INSTRUCTIONS FOR THE TASK: Rewrite the records with every "furthest" changed to "farthest" and the rest of the text left unchanged. Leave the pictures out of your answer.

*** PROVIDED DATA ***

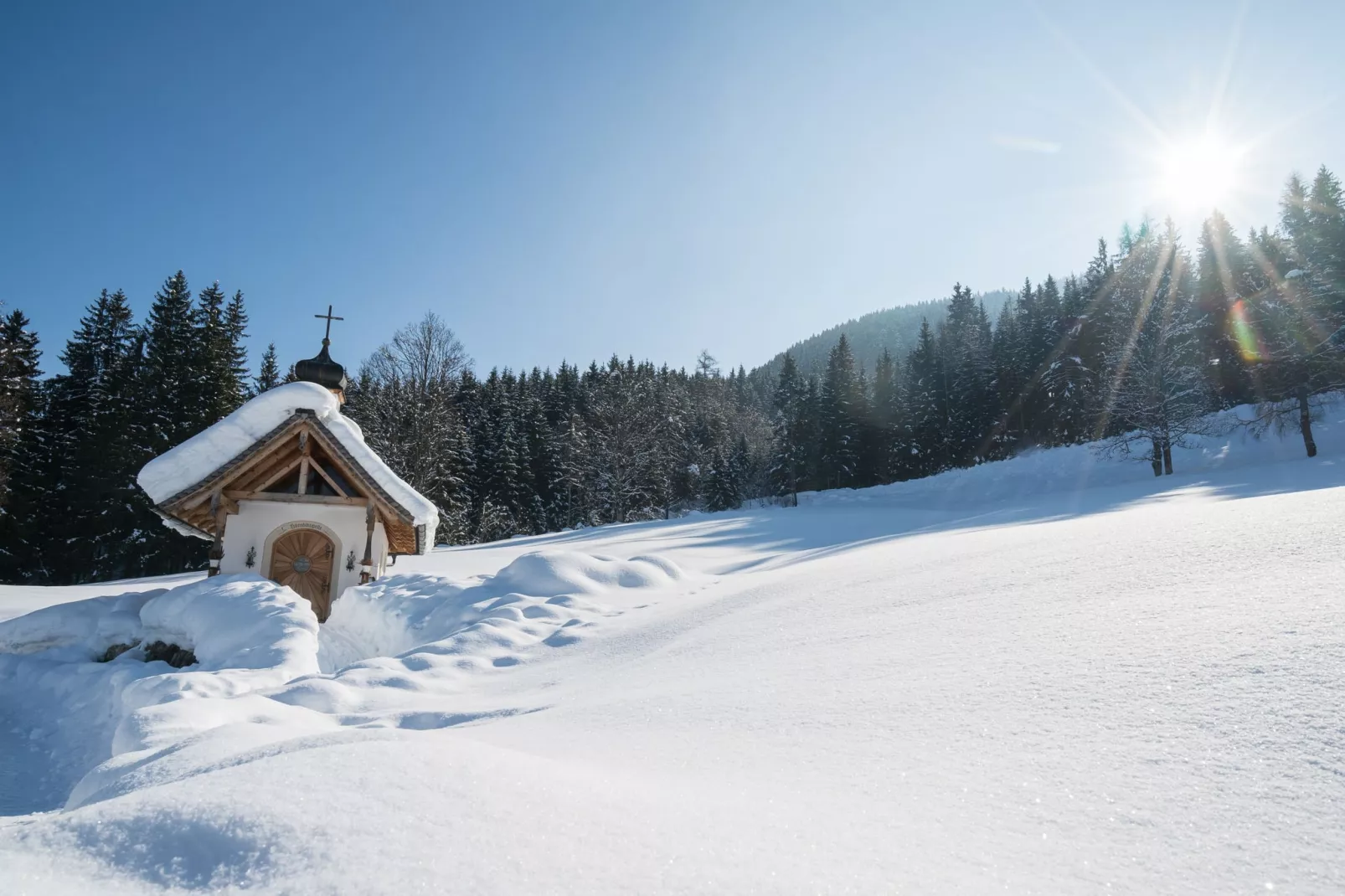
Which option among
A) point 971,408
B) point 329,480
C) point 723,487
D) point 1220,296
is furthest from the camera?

***

FINISHED TASK:
Which option among
A) point 971,408
B) point 329,480
C) point 723,487
D) point 1220,296
is farthest from the camera?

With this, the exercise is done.